Hélène est prête à voir en son père un guide, un interlocuteur dont elle ne peut se passer ; ancien baroudeur, grand voyageur, beatnik éclairé, Antoine illumine l’esprit de sa fille, une fille qui est « beaucoup plus » en réalité : « un petit être à mes côtés, penché sur le fil de la route.» Il lui confie ses pensées, son parcours obsessif vers « la vérité poétique » et les trois étapes qui la jalonnent, sa confusion face au trop-plein de perceptions que lui renvoie le monde, jusqu’à l’épuisement des sens, sa défaite face aux mots et à leurs combinatoires, incapables de retranscrire idéalement la perception ; il lui raconte aussi ses voyages, son amour sans espoir pour Nadia, qui l’a décidé, à 19 ans, à partir en mer, à l’autre bout du monde, de l’Amérique à l’Asie, de l’Afrique à l’Australie.


Quand son père disparaît, Hélène part elle aussi, timidement : elle quitte Vitrolles où elle vivait avec sa mère et cherche du travail sur Marseille, tout en oscillant encore entre le confort de l’immobilisme et la déchéance qui peut aller de pair avec l’errance – car la jeune bachelière veut «retrouver» son père, le comprendre, suivre ses traces et reconstruire ses multiples parcours ; il a beau être mort, il continue de la guider vers le monde invisible de la poésie, par le biais de carnets retrouvés avant que sa mère ne s’en débarrasse. A Paris, elle revoit ceux qui ont connu Antoine – Zadkine, un vieux libraire qui prépare une anthologie poétique comprenant les textes d’Antoine, Victor Chane, un ami d’enfance du poète, puis Nadia, devenue médecin, auprès de laquelle Hélène se fait passer pour une domestique à la recherche d’un emploi… Une rencontre qui bouleversera la vie bourgeoise et bien ordonnée de Nadia.

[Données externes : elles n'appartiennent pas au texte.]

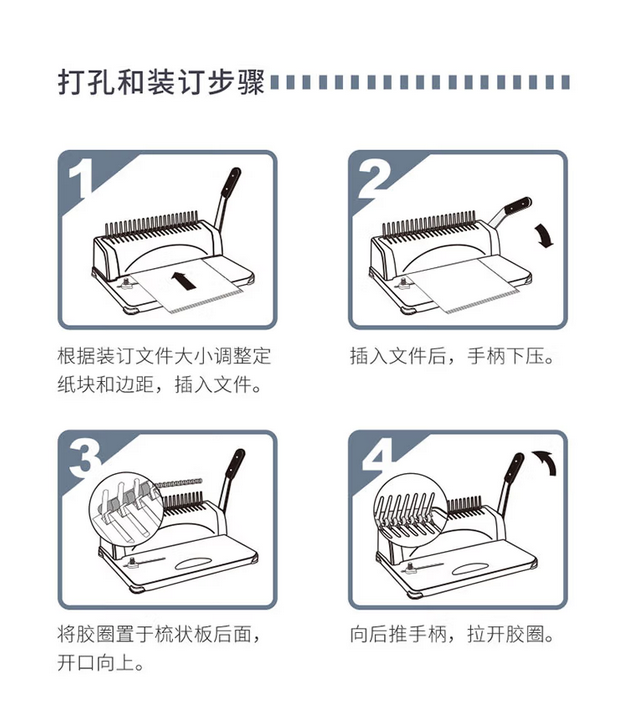 打孔和装订步骤

1

根据装订文件大小调整定纸块和边距，插入文件。

2

插入文件后，手柄下压。

3

将胶圈置于梳状板后面，开口向上。

4

向后推手柄，拉开胶圈。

Ce roman propose une exploration précise des décalages entre entendement et perception, raison et sensation, (lequel des deux dit vrai ?), entre la fragilité des mondes intérieurs que l’on se construit et l’omnipotence apparente du grand déballage consumériste qui nous entoure ; les deux sont-ils conciliables ? Est-il surtout possible de percevoir le monde différemment et d’entrevoir un chemin menant à l’illumination poétique ?

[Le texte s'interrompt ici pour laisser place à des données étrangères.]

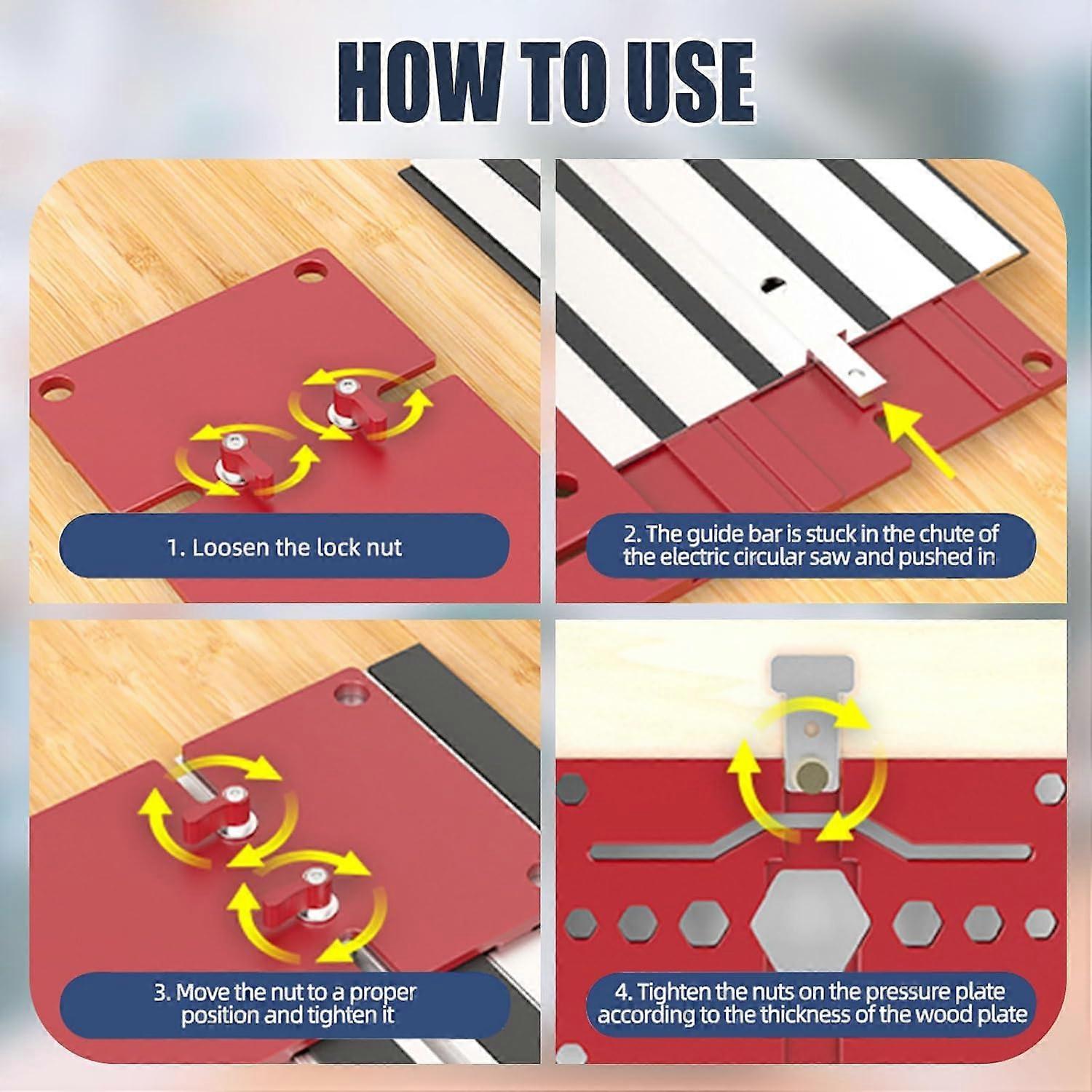 HOW TO USE

1. Loosen the lock nut

2. The guide bar is stuck in the chute of the electric circular saw and pushed in

3. Move the nut to a proper position and tighten it

4. Tighten the nuts on the pressure plate according to the thickness of the wood plate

J.F. aux semelles de vent est un roman d’apprentissage au sens premier du terme, mais fonctionne aussi, on l’aura compris, comme une ode à la poésie et à ses attractions, et ne laisse pas de nous éblouir – par le biais d’une prose sans failles, d’un récit vif, sensuel et enlevé que ponctuent les vers d’Antoine ; la quête que raconte Hélène, en résonance avec celle de son père, fait éclore une véritable voix narrative, agréablement tenace – malgré les confusions qui l’habitent ou les moments de désespoir qui surgissent parfois – une voix lucide, émouvante et marginale ; à l’image des laissés-pour-compte que la jeune fille croise en route : « De longues semaines passées dans les rues, à nous heurter presque à chaque pas : les sous-diplômés, les sans-domicile fixe… On se confond, on s’ignore encore dans la crainte de se reconnaître.». Les indignations d’Antoine, puis d’Hélène, leur sens de l’équité face à la misère qui les entoure parfois, témoignent de leur sentiment d’appartenance au réel : car la poésie n’est pas ici perçue comme un douce rêverie qui éloignerait de l’ici et du maintenant mais permet véritablement d’être au monde, de l’appréhender pleinement, de le sentir vibrer ou souffrir et de se plonger dans le flot de l'humanité.

Blandine Longre
(mai 2006)

Blandine Longre, agrégée d’anglais, est l’une des fondatrices de Sitartmag ; rédactrice en chef depuis mai 1999, elle s’intéresse tout particulièrement aux écritures contemporaines (francophone, anglophone, asiatique, orientale etc.), à la littérature pour la jeunesse, au théâtre (texte et représentation) et aux relations qu’entretiennent fiction et réel.